*** TEXT SECTION

We have seen that the mystical
experience, the fullest all-round experience
in regard to the transcendental world
which humanity has attained, declares
that there are two aspects, two planes
of discoverable Reality. We have seen
also that hints of these two
planes—often clear statements concerning
them—abound in mystical literature of
the personal first-hand type. [53]
Pure Being, says Boutroux in the course
of his exposition of Boehme, [54]
has two characteristic manifestations.
It shows itself to us as Power, by
means of strife, of the struggle and
opposition of its own qualities. But it
shows itself to us as Reality, in
harmonizing and reconciling within itself
these discordant opposites.
Its manifestation as Power, then, is for
us in the dynamic World of
Becoming, amidst the thud and surge of
that life which is compounded of
paradox, of good and evil, joy and
sorrow, life and death. Here, Boehme
declares that the Absolute God is
voluntarily self-revealing. But each
revelation has as its condition the
appearance of its opposite: light can
only be recognized at the price of
knowing darkness, life needs death, love
needs wrath. Hence if Pure Being—the
Good, Beautiful and True—is to reveal
itself, it must do so by evoking and
opposing its contrary: as in the
Hegelian dialectic no idea is complete
without its negative. Such a
revelation by strife, however, is
rightly felt by man to be incomplete.

******

■ SET OF TASKS:
A – Answer these from the mysticism passage:
(i) How many aspects, or planes, of discoverable Reality does the mystical experience declare?
(ii) Whose thought is Boutroux expounding?
(iii) What does love need, in the list of conditions for revelation?
B – Write a continuation of the mysticism passage, beginning right after its final sentence.

*** DATA SECTION

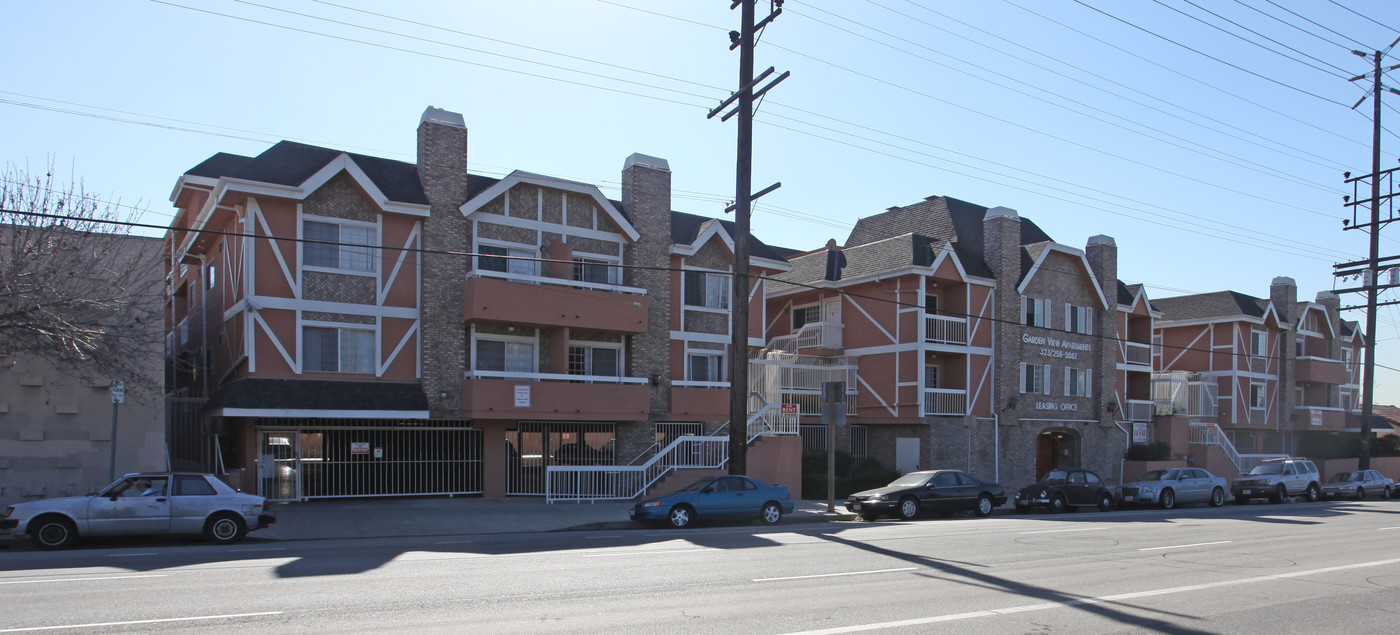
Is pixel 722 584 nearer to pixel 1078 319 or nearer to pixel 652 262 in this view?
pixel 652 262

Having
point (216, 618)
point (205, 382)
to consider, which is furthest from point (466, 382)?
point (216, 618)

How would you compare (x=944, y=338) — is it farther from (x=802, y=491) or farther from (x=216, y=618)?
(x=216, y=618)

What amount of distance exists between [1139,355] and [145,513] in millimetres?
38397

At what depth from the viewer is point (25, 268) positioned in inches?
685

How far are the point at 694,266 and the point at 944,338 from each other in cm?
998

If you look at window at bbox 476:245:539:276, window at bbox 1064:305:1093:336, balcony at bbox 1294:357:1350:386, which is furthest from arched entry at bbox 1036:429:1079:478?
window at bbox 476:245:539:276

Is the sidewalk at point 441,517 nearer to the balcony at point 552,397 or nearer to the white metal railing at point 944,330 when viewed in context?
the balcony at point 552,397

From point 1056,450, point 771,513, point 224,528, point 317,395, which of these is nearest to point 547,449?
point 317,395

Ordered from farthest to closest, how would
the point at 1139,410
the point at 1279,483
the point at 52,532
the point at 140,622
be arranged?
the point at 1139,410 < the point at 1279,483 < the point at 52,532 < the point at 140,622

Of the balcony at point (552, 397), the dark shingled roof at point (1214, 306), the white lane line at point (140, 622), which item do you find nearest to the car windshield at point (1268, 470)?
the dark shingled roof at point (1214, 306)

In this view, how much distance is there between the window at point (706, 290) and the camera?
2909cm

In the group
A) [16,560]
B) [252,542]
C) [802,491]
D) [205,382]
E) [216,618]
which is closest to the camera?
[216,618]

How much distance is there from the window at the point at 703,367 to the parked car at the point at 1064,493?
31.8 feet

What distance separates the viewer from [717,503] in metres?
20.0
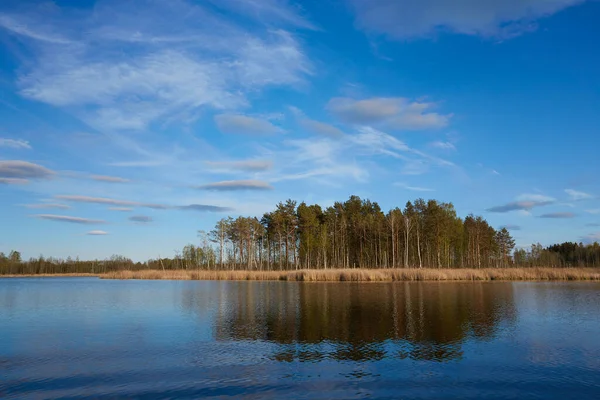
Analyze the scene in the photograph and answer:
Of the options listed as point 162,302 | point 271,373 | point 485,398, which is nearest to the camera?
point 485,398

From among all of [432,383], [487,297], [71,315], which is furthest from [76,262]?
[432,383]

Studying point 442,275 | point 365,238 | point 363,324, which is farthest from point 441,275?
point 363,324

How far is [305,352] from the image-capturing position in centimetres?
1462

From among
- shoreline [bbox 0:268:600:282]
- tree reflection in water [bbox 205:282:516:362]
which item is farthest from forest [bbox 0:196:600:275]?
tree reflection in water [bbox 205:282:516:362]

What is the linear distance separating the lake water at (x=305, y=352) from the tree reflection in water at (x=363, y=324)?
67 millimetres

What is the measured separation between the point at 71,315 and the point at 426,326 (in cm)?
1940

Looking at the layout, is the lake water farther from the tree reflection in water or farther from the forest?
the forest

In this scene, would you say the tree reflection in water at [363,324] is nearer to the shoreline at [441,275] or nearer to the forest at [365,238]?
the shoreline at [441,275]

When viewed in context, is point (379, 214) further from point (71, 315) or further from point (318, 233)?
point (71, 315)

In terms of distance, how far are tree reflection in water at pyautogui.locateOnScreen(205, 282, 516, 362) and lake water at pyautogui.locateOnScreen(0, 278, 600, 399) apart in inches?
2.6

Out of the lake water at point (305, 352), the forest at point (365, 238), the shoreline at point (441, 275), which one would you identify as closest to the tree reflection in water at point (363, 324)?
the lake water at point (305, 352)

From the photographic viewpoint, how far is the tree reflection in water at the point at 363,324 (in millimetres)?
14836

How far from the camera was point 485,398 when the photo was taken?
1016 centimetres

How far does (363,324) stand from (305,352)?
6073mm
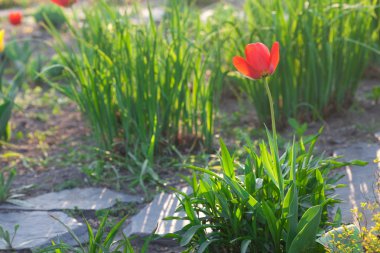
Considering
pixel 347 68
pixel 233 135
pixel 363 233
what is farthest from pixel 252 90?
pixel 363 233

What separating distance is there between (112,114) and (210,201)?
1.30m

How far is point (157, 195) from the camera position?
3.22 metres

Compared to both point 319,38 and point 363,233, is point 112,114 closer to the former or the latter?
point 319,38

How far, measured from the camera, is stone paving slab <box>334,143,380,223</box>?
2.77 metres

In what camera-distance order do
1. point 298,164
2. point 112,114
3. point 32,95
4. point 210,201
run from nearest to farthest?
point 210,201 < point 298,164 < point 112,114 < point 32,95

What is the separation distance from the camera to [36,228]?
2982mm

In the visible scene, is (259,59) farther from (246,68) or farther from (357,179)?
(357,179)

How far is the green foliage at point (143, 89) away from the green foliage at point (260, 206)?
921 millimetres

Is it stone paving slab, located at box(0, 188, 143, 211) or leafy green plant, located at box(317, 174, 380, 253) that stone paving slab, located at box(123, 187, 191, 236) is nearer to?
stone paving slab, located at box(0, 188, 143, 211)

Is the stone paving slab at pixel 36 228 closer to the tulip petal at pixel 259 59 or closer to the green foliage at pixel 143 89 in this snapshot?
the green foliage at pixel 143 89

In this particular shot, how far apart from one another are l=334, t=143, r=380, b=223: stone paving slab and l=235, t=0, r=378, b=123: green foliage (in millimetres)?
357

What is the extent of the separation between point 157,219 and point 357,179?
3.10 ft

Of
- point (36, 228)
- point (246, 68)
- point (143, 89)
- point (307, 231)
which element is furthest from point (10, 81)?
point (307, 231)

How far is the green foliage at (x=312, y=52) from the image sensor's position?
3.67 m
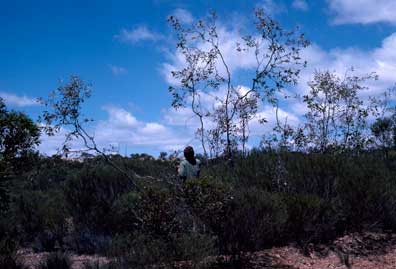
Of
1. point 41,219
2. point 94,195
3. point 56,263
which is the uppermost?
point 94,195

******

■ ANSWERS BY TASK:
A –
(i) Two.
(ii) Boehme's.
(iii) Wrath.

B –
Absolute Reality, the Player whose
sublime music is expressed at the cost of
this everlasting friction between bow
and lyre, is present, it is true, in
His music. But He is best known in that
“light behind,” that unity where all
these opposites are lifted up into
harmony, into a higher synthesis; and the
melody is perceived, not as a difficult
progress of sound, but as a whole.
We have, then, ( a ) The achieved
Reality which the Greeks, and every one
after them, meant by that seemingly
chill abstraction which they called Pure
Being: that Absolute One, unconditioned
and undiscoverable, in Whom all is
resumed. In the undifferentiated Godhead
of Eckhart, the Transcendent Father
of orthodox Christian theology, we see
the mind’s attempt to conceive that
“wholly other” Reality, unchanging yet
changer of all. It is the great
contribution of the mystics to
humanity’s knowledge of the real that they
find in this Absolute, in defiance of
the metaphysicians, a personal object
of love, the goal of their quest, a
“Living One who lives first and lives
perfectly, and Who, touching me, the
inferior, derivative life, can cause me
to live by Him and for His sake” [55] .
( b ) But, contradicting the nihilism of
Eastern contemplatives, they see
also a reality in the dynamic side of
things: in the seething pot of
appearance. They are aware of an eternal
Becoming, a striving, free,
evolving life; not merely as a
shadow-show, but as an implicit of their
Cosmos felt also in the travail of their
own souls—God’s manifestation or
showing, in which He is immanent, in
which His Spirit truly works and
strives. It is in this plane of reality
that all individual life is
immersed: this is the stream which set
out from the Heart of God and “turns
again home.”
The mystic knows his task to be the
attainment of Being, Eternal Life, union
with the One, the “return to the
Father’s heart”: for the parable of the
Prodigal Son is to him the history of
the universe. This union is to be
attained, first by cooperation in that
Life which bears him up, in which he
is immersed. He must become conscious of
this “great life of the All,” merge
himself in it, if he would find his way
back whence he came. Vae soli .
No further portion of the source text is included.